Lokasi: Kuliner >>
SPMB Surabaya 2026 Jenjang TK Tanpa Tes Akademik
Kuliner5127 Dilihat
RingkasanPemerintah Kota Surabaya membuka penerimaan SPMB Kota Surabaya 2026 untuk jenjang TK dengan menyediakan kuota jalur reguler dan jalur inklusi bagi kelompok usia tertentu. Kebijakan ini diumumkan melalui laman resmi sebagai upaya pemerataan akses pendidikan sejak dini di ibu kota Provinsi Jawa Timur tersebut....
:quality(30):format(webp):focal(0.5x0.5:0.5x0.5)/tribunnews/foto/bank/originals/SPMB-KOTA-SURABAYA-TK-2352343223.jpg)
Pemerintah Kota Surabaya membuka penerimaan SPMB Kota Surabaya 2026 untuk jenjang TK dengan menyediakan kuota jalur reguler dan jalur inklusi bagi kelompok usia tertentu.

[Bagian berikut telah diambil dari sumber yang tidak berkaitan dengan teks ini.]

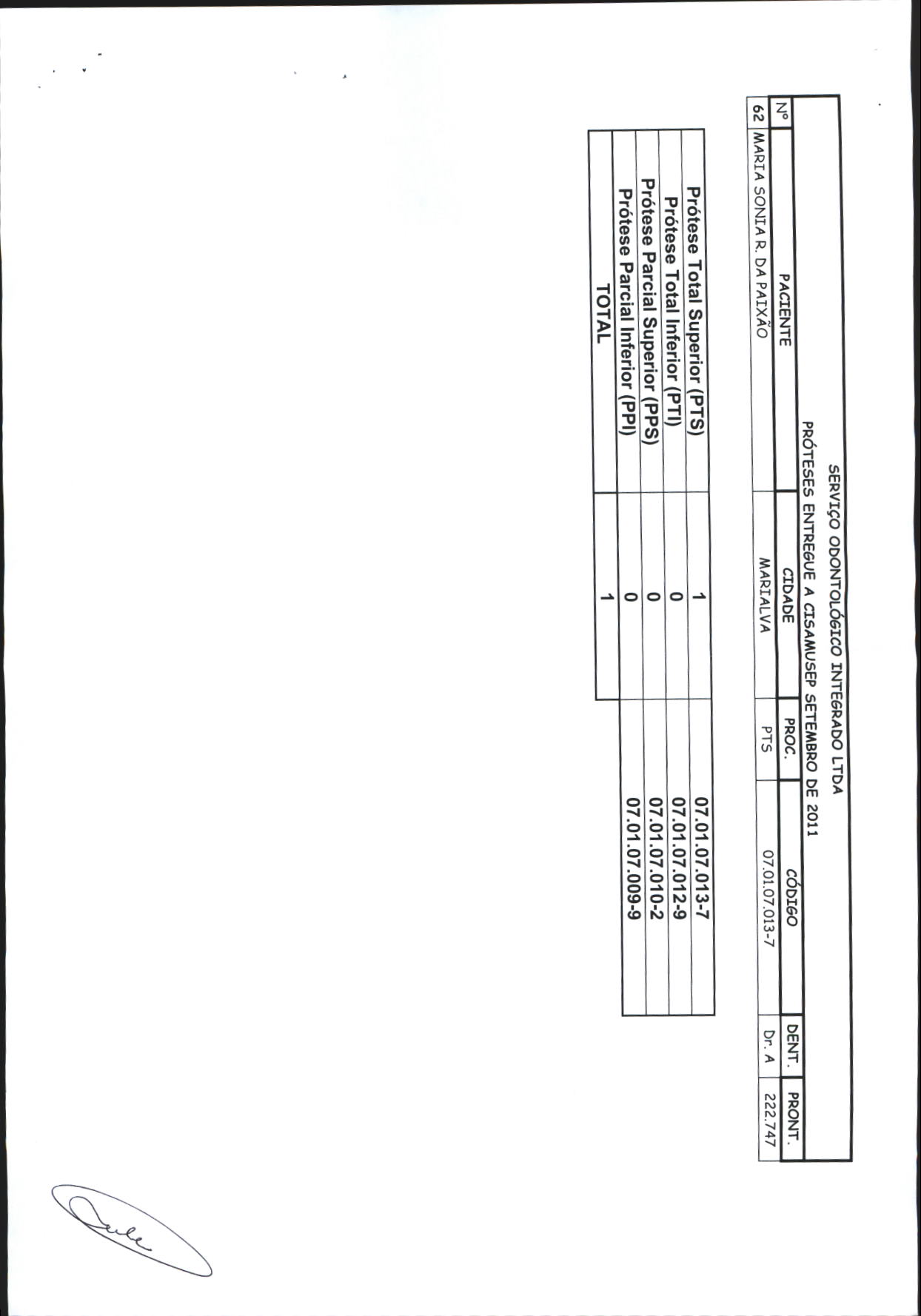 SERVIÇO ODONTOLÓGICO INTEGRADO LTDA
PRÓTESES ENTREGUE A CISAMUSEP SETEMBRO DE 2011

| Nº | PACIENTE | CIDADE | PROC. | CÓDIGO | DENT. | PRONT. |
|---|---|---|---|---|---|---|
| 62 | MARIA SONIA R. DA PAIXÃO | MARIALVA | PTS | 07.01.07.013-7 | Dr. A | 222.747 |

| | | |
|---|---|---|
| Prótese Total Superior (PTS) | 1 | 07.01.07.013-7 |
| Prótese Total Inferior (PTI) | 0 | 07.01.07.012-9 |
| Prótese Parcial Superior (PPS) | 0 | 07.01.07.010-2 |
| Prótese Parcial Inferior (PPI) | 0 | 07.01.07.009-9 |
| TOTAL | 1 | |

Kebijakan ini diumumkan melalui laman resmi sebagai upaya pemerataan akses pendidikan sejak dini di ibu kota Provinsi Jawa Timur tersebut.
Jalur reguler diperuntukkan bagi calon peserta didik yang memenuhi persyaratan usia sesuai ketentuan, sementara jalur inklusi memberikan kesempatan bagi anak berkebutuhan khusus untuk mengikuti proses belajar di sekolah umum. Setiap sekolah yang ditunjuk memiliki alokasi kuota terbatas yang harus diperebutkan oleh orang tua atau wali murid selama periode pendaftaran.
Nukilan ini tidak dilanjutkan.